NRW-Landesregierung macht inakzeptables Angebot

Am 20. Oktober begannen Verhandlungen einer Delegation aus Vertretern der Evangelischen Kirche im Rheinland, der Evangelischen Kirche in Westfalen und des Bistums Aachen mit dem Landesinnenministerium in Düsseldorf über das Bleiberecht der illegalisierten kurdischen Flüchtlinge im Wanderkirchenasyl.

Der Beginn dieser Verhandlungen ist ein Erfolg der jetzt schon fast zehn Monate andauernden Wanderkirchenasylaktion, in deren Verlauf 70 Kirchengemeinden in Nordrhein-Westfalen mehr als 230 illegalisierte kurdische Flüchtlinge vor der drohenden Abschiebung schützen.

Ob die Verhandlungen selbst zu einem Erfolg, d.h. zur Legalisierung und zum dauerhaften Bleiberecht der TeilnehmerInnen am Wanderkirchenasyl führen, ist offen. Die Landesregierung jedenfalls will höchstens einem Teil der Flüchtlinge eine Duldung gewähren und möchte die anderen abschieben. Ihr erstes "Angebot": Individuelle Einzelfallprüfung jedes einzelnen Flüchtlings im Wanderkirchenasyl durch die zuletzt zuständige Ausländerbehörde, begleitet von der Bitte der Landesregierung an die Ausländerbehörden, doch während der Prüfung von einer Abschiebung abzusehen. Aber über die Flüchtlinge zu verhandeln, die nicht aus NRW kommen, weigerte sich die Landesregierung.

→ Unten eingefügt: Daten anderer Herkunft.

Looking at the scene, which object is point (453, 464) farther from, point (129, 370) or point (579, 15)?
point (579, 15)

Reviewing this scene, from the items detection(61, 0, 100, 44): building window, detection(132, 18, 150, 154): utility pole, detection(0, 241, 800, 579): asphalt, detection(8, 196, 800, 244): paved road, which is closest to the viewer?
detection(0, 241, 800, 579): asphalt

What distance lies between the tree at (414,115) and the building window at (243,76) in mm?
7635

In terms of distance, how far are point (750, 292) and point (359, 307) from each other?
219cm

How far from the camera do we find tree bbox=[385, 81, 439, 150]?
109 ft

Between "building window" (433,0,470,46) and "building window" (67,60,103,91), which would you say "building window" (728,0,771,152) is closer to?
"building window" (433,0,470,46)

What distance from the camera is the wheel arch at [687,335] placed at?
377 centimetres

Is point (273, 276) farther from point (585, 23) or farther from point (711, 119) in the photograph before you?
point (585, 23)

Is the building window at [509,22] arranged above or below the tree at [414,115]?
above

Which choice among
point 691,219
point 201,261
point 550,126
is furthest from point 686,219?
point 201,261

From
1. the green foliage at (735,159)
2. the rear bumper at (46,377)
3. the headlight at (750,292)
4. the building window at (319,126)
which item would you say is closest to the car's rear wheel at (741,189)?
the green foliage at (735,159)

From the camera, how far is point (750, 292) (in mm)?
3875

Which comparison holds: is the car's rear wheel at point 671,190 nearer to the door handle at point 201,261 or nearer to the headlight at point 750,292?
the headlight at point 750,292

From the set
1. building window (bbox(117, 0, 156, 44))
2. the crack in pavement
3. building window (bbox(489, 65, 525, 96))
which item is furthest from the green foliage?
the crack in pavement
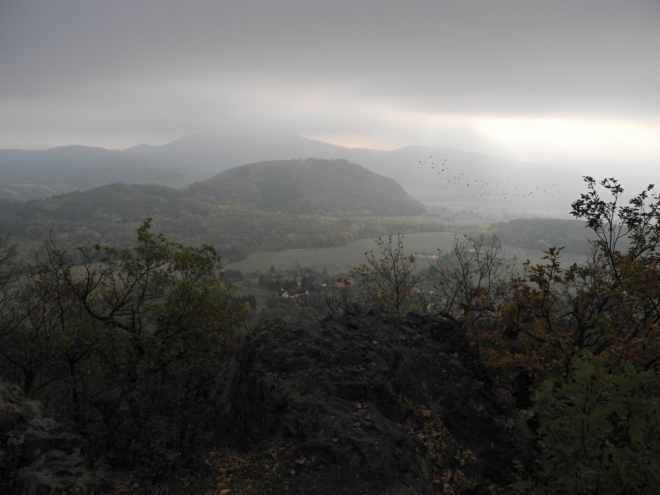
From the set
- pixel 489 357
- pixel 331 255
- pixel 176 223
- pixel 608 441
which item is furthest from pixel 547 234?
pixel 176 223

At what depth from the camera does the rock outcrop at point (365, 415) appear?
23.9 ft

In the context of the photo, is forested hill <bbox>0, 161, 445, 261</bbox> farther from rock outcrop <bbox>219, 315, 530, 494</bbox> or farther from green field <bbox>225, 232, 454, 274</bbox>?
rock outcrop <bbox>219, 315, 530, 494</bbox>

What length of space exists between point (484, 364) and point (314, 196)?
626 feet

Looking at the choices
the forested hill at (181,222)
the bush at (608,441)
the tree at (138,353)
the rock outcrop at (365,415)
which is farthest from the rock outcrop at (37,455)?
the forested hill at (181,222)

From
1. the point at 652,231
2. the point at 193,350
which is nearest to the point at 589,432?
the point at 652,231

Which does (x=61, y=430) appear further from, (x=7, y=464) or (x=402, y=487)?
(x=402, y=487)

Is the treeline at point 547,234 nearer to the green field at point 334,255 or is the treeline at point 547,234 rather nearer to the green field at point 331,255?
the green field at point 334,255

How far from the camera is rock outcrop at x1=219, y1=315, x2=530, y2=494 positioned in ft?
23.9

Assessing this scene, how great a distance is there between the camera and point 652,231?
456 inches

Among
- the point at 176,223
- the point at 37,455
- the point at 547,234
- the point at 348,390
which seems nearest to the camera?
the point at 37,455

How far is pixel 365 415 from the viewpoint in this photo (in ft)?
27.9

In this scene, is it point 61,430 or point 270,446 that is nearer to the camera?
point 61,430

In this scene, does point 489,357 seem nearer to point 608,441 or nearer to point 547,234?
point 608,441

Die Flüchtlinge, Kirchengemeinden und die Kampagne "Kein Mensch ist illegal" haben Anfang November dieses "Angebot" als völlig unzureichend abgelehnt.

Die jetzt "angebotene" Einzelfallprüfung durch die örtlichen Ausländerämter verweigert den Flüchtlingen im Wanderkirchenasyl den nötigen Schutz. Das Kalkül des Verhandlungsbeauftragten der Landesregierung, Engel, die Verantwortung der Landesregierung auf die örtlichen Ausländerämter abzuschieben und den politischen Protest gegen die "demokratisch legitimierte Barbarei der Abschiebungen in die Türkei" (Günter Grass) vor Ort klein zu brechen, ist nicht aufgegangen.

Kritisiert wird, daß die Landesregierung sich nach wie vor gegen die Grundforderungen des Wanderkirchenasyls sperrt:

1. Ein sofortiger Abschiebestop soll erlassen werden; die Landesregierung soll für die Anerkennung der Kurden als Bürgerkriegsflüchtlinge eine Bundesratsinitiative starten. Weil die Asylbehörden 70% der kurdischen Flüchtlinge in Krieg und Verfolgung zurückschicken, und die Zahl der nach ihrer Abschiebung verfolgten und gefolterten Flüchtlinge steigt, fordern die Flüchtlinge im Wanderkirchenasyl seit dem 21. Januar 1998 diese politische Lösung.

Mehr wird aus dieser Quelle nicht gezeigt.